- Overview
- Research Agenda
- Participants
- Major Publications
- Funding Source
- Related Links
Overview
The rapid proliferation and integration of computer and network
systems have connected infrastructures to one another in a complex
network of interdependence. Even the network system itself, e.g., the
civilian Internet, is undergoing dramatic changes in the underlying
technologies and services provided, in order to keep up with the
surpassing growth of demands from new users and applications. For
example, when the World Wide Web went into operation it consisted of
two types of interacting machines - the web servers and the client
machines (besides the DNS servers). When a user typed a URL in, the
browser at the client machine fetched the web page and other
associated objects directly from the web server. Over the past decade
however, several other tiers have been layered in, and connected via
the Internet, between the servers and the clients. Today, web
browsers have local caches, institutions maintain cache proxies,
content distribution networks such as Akamai serve data directly to
the clients, and web services are being hosted by server farms. A
recently added layer of complexity is peer to peer web caching,
enabling a client to fetch a cached copy of a web page from another
client on a nearby network.
The upshot of these multiple levels of complexity is that when such a
system is deployed, even incrementally, the end-user (e.g., the
browsing user) may not be delivered the best possible
performance. Under certain circumstances, interdependence and
pathological interaction between these multiple levels could result in
service outages. These outcomes would seem counter-intuitive to the
original motivation behind the development of each of these tiers of
complexity - to improve the end-user experience. Worse still, when
the delivered performance is not acceptable, it is usually very
difficult, if not impossible, for end-users to infer which layer(s)
are at fault.
We believe that end-user networking software that instruments itself
based on lightweight network measurement and diagnosis can address
many of the above concerns. Such intelligent networking software has
the potential to provide the end user with the ``best of all available
worlds'' experience at all times, while not unduly overloading the
network infrastructure itself with probes. In this project, we propose
to develop the following software as a means to validate and explore
this philosophy -
(i) end-to-end network measurement and diagnostics techniques to
diagnose the causes for certain sub-optimal or even abnormal systems
behaviors, allowing corrective actions to be taken in a timely
fashion, and
(ii) on-line systems control mechanisms that leverage measurement and
diagnostics results to configure/tune systems parameters and determine
policies used in the communication subsystems.

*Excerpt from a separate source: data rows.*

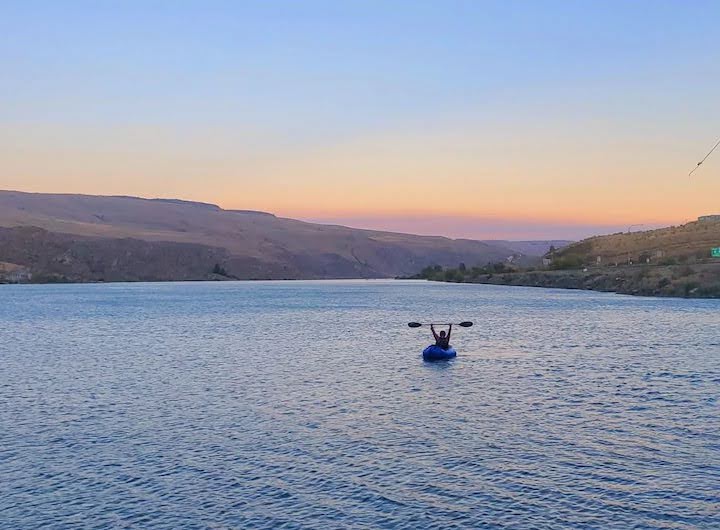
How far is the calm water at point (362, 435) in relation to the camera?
68.7 feet

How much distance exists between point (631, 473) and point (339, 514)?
29.7ft

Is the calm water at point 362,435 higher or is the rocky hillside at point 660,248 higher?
the rocky hillside at point 660,248

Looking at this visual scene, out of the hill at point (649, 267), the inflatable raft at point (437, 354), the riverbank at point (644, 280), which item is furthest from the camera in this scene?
the hill at point (649, 267)

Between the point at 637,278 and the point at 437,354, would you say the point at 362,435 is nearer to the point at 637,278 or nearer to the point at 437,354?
the point at 437,354

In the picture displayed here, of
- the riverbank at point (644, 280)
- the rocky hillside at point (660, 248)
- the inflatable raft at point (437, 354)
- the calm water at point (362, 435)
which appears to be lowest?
the calm water at point (362, 435)

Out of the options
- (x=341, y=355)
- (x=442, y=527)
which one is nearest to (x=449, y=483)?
(x=442, y=527)

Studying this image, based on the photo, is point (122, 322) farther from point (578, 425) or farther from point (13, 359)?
point (578, 425)

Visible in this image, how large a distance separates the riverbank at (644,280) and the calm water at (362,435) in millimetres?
62836

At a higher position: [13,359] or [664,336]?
[664,336]

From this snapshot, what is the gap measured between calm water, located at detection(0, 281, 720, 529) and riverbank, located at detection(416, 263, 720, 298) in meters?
62.8

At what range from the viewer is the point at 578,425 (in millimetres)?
30172

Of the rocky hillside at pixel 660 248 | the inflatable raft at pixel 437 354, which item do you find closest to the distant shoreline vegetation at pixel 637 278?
the rocky hillside at pixel 660 248

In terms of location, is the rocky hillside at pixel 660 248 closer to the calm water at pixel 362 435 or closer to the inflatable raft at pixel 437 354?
the calm water at pixel 362 435

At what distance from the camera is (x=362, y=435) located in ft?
95.0
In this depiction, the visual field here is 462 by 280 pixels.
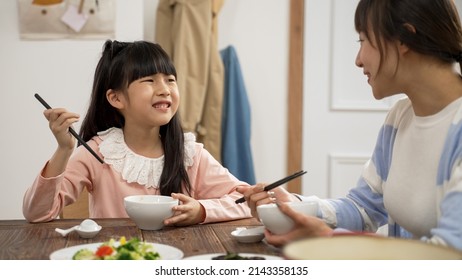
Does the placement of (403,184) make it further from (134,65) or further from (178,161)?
(134,65)

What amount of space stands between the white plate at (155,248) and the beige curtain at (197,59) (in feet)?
5.91

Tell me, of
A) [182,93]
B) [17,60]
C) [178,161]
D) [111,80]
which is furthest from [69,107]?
[178,161]

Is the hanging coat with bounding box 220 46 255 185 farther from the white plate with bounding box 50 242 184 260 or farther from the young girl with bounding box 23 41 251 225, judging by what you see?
the white plate with bounding box 50 242 184 260

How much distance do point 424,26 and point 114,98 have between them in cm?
91

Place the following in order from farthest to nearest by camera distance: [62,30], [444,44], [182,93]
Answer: [182,93], [62,30], [444,44]

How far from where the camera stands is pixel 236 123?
2.88m

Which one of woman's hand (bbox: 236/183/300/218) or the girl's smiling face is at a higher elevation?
the girl's smiling face

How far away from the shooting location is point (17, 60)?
2.51 meters

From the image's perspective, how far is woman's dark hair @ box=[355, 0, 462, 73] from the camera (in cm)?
95

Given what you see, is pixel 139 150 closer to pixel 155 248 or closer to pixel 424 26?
pixel 155 248

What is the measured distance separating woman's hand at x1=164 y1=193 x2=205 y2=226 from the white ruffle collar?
Result: 270 mm

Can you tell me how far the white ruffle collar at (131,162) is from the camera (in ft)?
4.87

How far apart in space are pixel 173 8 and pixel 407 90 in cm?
193

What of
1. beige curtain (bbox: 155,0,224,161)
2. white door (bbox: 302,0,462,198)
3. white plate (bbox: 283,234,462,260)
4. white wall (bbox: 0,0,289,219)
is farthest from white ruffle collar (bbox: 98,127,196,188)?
white door (bbox: 302,0,462,198)
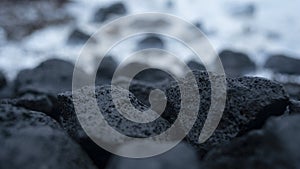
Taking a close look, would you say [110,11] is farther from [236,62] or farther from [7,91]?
[7,91]

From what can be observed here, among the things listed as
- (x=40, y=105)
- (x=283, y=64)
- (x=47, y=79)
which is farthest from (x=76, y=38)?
(x=40, y=105)

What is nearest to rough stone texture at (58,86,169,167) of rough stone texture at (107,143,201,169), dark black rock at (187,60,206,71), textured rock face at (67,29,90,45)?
rough stone texture at (107,143,201,169)

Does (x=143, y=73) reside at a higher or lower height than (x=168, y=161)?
higher

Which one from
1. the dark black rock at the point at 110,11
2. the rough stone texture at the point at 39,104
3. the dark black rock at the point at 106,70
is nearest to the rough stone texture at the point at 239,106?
the rough stone texture at the point at 39,104

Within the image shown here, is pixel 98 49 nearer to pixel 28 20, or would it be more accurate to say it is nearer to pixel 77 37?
pixel 77 37

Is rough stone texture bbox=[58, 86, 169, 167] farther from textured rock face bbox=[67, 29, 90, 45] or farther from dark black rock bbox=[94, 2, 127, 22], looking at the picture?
dark black rock bbox=[94, 2, 127, 22]

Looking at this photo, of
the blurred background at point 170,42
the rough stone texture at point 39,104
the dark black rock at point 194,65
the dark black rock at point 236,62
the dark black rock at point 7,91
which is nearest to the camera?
the rough stone texture at point 39,104

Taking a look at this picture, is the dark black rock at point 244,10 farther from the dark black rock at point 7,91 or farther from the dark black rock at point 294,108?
the dark black rock at point 294,108
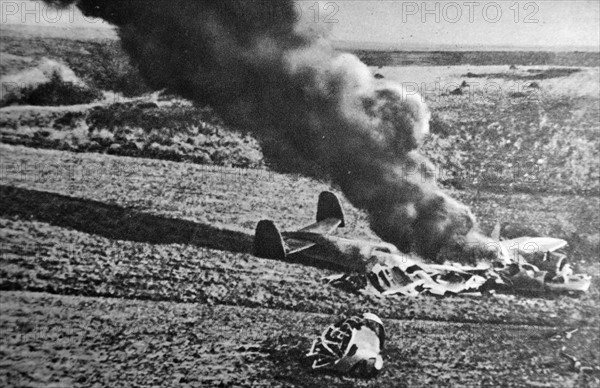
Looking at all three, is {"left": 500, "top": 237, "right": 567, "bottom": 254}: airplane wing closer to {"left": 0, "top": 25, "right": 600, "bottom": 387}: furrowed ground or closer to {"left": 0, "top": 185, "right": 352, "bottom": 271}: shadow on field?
{"left": 0, "top": 25, "right": 600, "bottom": 387}: furrowed ground

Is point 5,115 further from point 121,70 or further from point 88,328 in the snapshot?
point 88,328

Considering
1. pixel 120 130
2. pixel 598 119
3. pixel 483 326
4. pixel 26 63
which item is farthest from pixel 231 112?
pixel 598 119

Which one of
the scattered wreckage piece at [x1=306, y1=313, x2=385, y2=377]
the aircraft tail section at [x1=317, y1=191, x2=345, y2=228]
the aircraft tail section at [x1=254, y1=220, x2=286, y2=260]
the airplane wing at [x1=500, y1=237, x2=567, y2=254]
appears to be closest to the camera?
the scattered wreckage piece at [x1=306, y1=313, x2=385, y2=377]

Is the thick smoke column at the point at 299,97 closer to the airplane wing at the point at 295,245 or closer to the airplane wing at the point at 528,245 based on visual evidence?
the airplane wing at the point at 528,245

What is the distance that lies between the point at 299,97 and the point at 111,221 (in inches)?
76.7

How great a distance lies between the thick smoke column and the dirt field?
0.27 m

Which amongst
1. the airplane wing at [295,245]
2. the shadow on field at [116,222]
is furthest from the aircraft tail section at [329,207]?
the shadow on field at [116,222]

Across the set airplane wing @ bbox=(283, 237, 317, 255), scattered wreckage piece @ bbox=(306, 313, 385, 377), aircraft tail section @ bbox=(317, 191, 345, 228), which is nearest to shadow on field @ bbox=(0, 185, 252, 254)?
airplane wing @ bbox=(283, 237, 317, 255)

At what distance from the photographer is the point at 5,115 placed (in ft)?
14.1

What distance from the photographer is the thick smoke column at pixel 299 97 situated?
175 inches

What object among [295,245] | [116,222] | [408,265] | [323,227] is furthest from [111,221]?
[408,265]

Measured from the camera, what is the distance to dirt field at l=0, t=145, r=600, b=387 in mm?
4227

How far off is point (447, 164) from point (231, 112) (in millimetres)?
2036

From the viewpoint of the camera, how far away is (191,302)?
439 centimetres
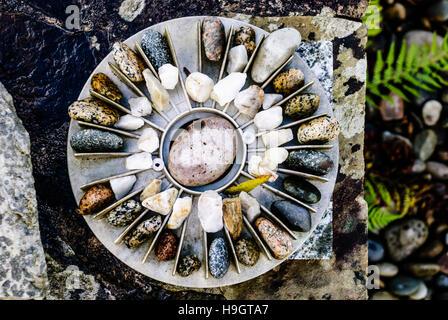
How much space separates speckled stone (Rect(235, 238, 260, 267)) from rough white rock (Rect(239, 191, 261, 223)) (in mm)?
56

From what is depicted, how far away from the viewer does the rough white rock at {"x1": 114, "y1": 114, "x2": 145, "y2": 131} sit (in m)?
0.88

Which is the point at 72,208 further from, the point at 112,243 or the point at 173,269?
the point at 173,269

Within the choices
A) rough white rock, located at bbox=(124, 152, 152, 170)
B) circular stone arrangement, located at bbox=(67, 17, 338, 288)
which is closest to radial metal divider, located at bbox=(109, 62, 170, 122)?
circular stone arrangement, located at bbox=(67, 17, 338, 288)

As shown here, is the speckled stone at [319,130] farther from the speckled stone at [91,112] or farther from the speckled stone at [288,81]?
the speckled stone at [91,112]

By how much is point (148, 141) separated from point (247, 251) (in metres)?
0.33

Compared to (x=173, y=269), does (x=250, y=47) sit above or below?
above

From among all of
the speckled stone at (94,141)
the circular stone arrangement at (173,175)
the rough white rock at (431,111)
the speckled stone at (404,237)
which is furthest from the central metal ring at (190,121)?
the rough white rock at (431,111)

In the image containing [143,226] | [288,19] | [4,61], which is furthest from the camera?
[288,19]

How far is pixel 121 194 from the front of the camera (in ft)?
2.90

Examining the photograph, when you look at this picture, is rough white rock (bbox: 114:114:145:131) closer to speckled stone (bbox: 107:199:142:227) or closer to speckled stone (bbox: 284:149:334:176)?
speckled stone (bbox: 107:199:142:227)

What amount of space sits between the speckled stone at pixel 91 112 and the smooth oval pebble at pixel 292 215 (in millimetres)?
420

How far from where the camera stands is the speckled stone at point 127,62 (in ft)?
2.86

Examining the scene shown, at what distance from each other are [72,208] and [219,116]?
0.48m

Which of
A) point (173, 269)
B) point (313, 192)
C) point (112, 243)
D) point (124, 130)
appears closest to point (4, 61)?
point (124, 130)
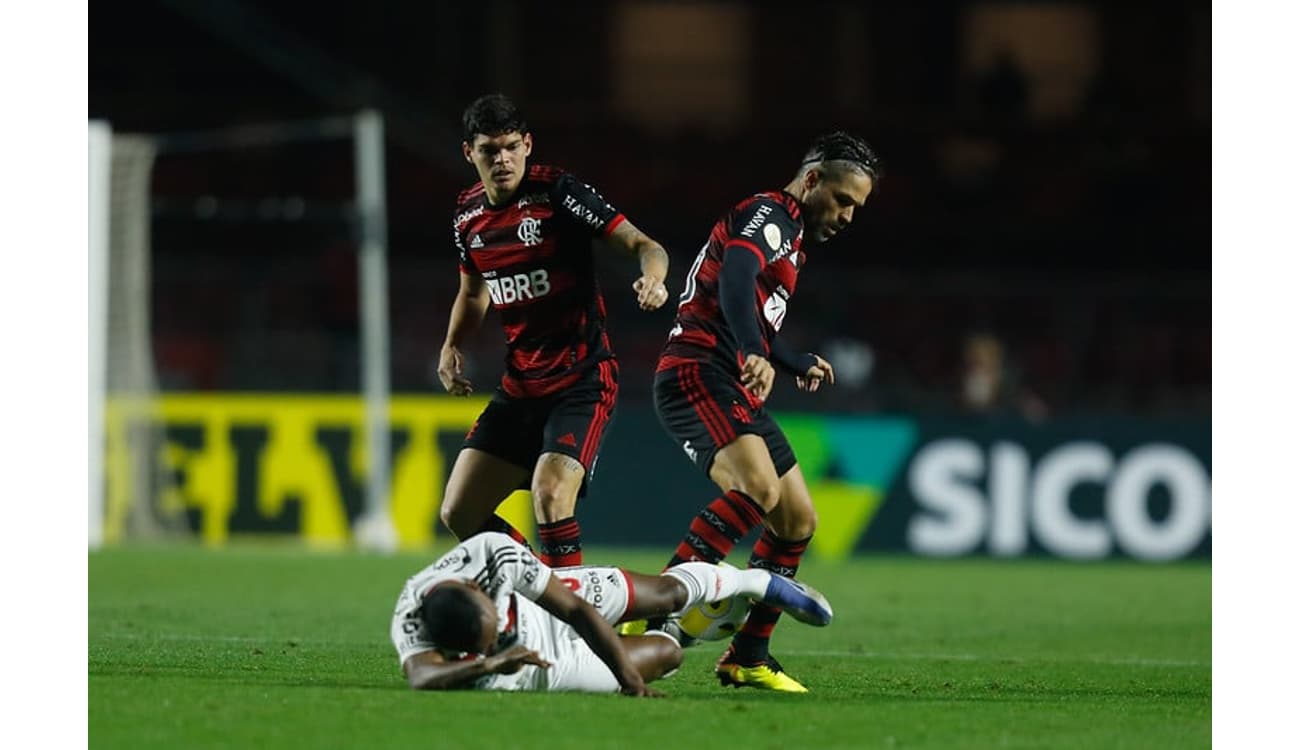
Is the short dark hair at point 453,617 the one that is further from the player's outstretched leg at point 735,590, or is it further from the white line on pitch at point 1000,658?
the white line on pitch at point 1000,658

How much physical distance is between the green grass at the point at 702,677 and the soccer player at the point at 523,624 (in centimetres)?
13

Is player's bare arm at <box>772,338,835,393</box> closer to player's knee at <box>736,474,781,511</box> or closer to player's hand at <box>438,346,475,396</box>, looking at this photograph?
player's knee at <box>736,474,781,511</box>

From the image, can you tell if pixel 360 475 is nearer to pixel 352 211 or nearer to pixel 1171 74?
pixel 352 211

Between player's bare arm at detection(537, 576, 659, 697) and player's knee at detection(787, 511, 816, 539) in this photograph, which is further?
player's knee at detection(787, 511, 816, 539)

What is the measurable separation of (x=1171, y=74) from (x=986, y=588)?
592 inches

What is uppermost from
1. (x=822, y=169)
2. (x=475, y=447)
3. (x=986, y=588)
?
(x=822, y=169)

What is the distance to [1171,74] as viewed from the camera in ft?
89.5

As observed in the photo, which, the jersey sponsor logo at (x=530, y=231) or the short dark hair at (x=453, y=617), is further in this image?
the jersey sponsor logo at (x=530, y=231)

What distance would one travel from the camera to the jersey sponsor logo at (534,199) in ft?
26.8

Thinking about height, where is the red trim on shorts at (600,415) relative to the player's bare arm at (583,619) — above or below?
above

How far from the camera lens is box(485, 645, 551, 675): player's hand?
6621mm

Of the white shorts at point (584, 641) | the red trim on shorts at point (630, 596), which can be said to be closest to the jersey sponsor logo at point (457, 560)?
the white shorts at point (584, 641)

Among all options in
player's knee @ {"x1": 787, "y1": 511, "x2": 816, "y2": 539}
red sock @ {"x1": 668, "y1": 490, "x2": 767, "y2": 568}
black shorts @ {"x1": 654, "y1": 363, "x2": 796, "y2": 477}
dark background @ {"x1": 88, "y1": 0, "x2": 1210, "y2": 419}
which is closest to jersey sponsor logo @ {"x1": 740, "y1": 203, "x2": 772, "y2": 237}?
black shorts @ {"x1": 654, "y1": 363, "x2": 796, "y2": 477}
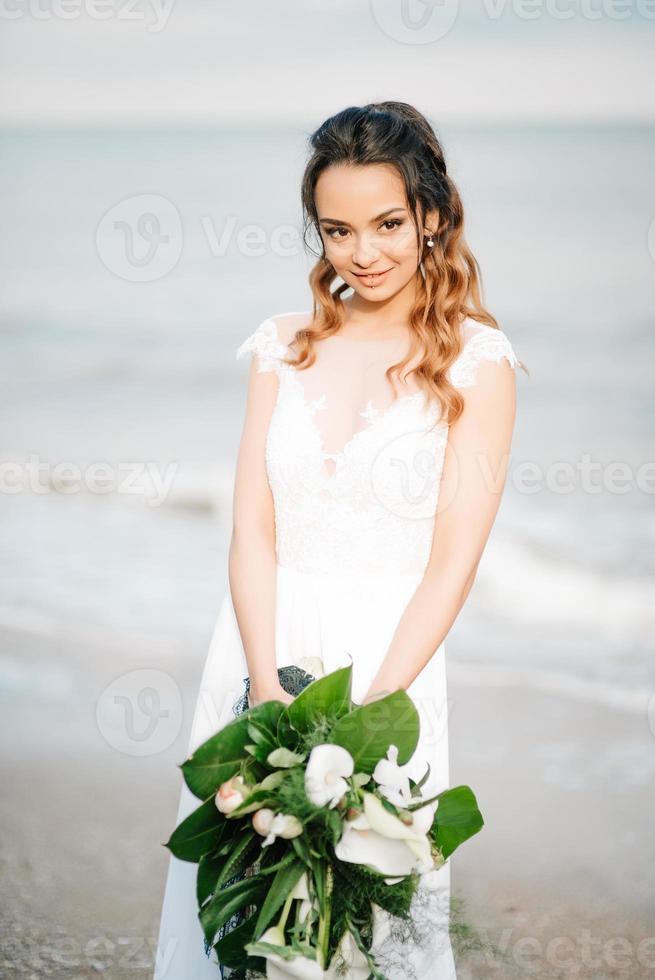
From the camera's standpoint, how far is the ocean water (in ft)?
17.6

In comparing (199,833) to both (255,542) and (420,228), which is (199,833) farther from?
(420,228)

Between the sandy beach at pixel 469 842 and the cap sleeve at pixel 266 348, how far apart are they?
47.8 inches

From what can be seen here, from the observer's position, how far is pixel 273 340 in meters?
2.40

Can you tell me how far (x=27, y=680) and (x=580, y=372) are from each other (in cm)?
341

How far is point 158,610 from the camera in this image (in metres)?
5.41

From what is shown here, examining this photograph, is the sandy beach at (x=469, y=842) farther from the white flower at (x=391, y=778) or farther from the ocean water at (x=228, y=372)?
the white flower at (x=391, y=778)

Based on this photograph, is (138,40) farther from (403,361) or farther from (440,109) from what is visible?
(403,361)

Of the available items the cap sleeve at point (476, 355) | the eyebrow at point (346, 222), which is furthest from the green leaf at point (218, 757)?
the eyebrow at point (346, 222)

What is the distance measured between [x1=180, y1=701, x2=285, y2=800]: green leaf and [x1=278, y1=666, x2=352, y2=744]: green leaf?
0.15 feet

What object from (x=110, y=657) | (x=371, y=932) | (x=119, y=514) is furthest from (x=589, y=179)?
(x=371, y=932)

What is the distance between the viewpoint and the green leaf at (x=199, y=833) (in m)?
1.59

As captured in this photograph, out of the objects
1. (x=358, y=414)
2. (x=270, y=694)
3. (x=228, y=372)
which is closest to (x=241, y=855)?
(x=270, y=694)

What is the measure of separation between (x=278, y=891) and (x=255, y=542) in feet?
2.74

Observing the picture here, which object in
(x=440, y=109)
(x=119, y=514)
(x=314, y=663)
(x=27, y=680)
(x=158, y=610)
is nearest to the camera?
(x=314, y=663)
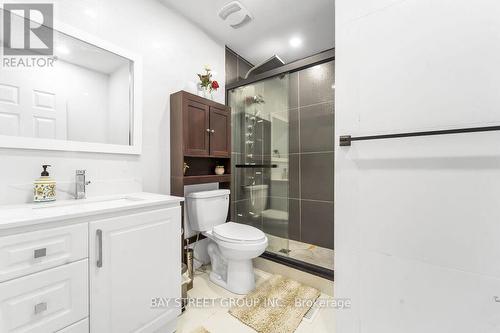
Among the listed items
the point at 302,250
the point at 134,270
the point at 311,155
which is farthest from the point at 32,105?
the point at 302,250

Our intention in this project is to develop software solutions for a
variety of networked applications, without the need to change any part
of the established infrastructure.
Research Agenda
(click here for details)
In this project, we aim to address key technical challenges of
measurement/diagnostics-based systems control. Specifically we will
carry out several innovative research tasks along the following two
synergistic R&D thrusts:
(1) Network measurement and diagnostics.
(2) On-line systems control based on network measurement/diagnostics.
Participants
- Dr. Indy Gupta (Affiliated faculty)
- Srikanth Kandula (Ph.D. student, MIT)
- Dr. Jong-Kwon Lee (Postdoc)
Major Publications
- Jennifer Hou and Indy Gupta,
"Design, implementation, and application of intelligent network
diagnostics software," white paper.
Funding Source
Related Links
- User-mode Linux(UML) kernel:
Instrumenting the networking stack of an UML kernel and
having the application agents run within the UML kernel
is an alternative mechanism for network diagnosis.
- tcpdump:
A popular tool used to echo packet information up to and including
payload content, to standard out or a file. The packet
information is gathered from the local network interfaces
after it has been placed in promiscuous mode.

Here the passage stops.